**Entries supplied**

▽

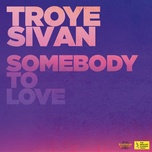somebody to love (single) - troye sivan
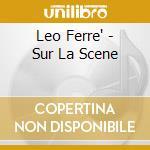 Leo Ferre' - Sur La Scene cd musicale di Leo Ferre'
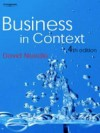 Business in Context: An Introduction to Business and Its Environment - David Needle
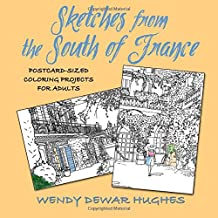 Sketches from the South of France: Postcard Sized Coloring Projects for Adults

△
▽

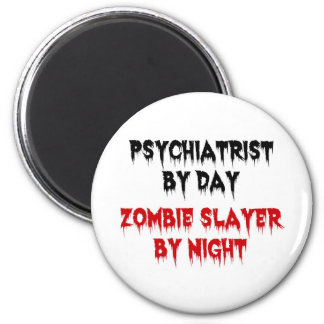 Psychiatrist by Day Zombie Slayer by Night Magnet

△
▽

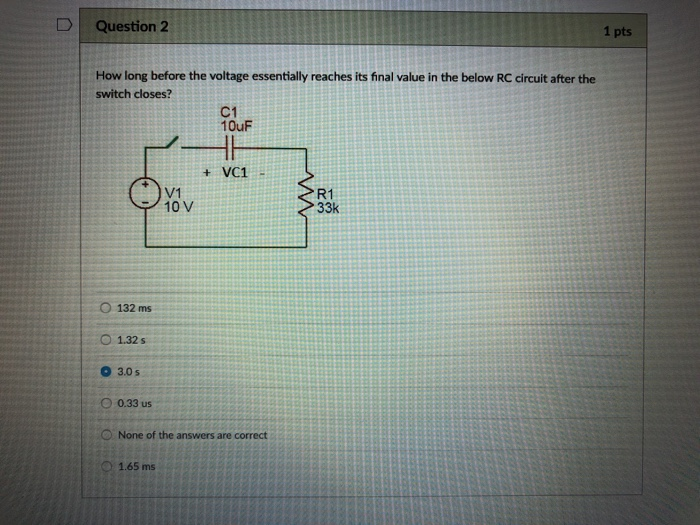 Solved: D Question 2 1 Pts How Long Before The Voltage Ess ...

△

Look back over the records above. Reproduce exactly everything from the line with "Leo Ferre' - Sur" down to the line with "Sketches from the", inclusive, and leave the pictures out.

 Leo Ferre' - Sur La Scene cd musicale di Leo Ferre'
 Business in Context: An Introduction to Business and Its Environment - David Needle
 Sketches from the South of France: Postcard Sized Coloring Projects for Adults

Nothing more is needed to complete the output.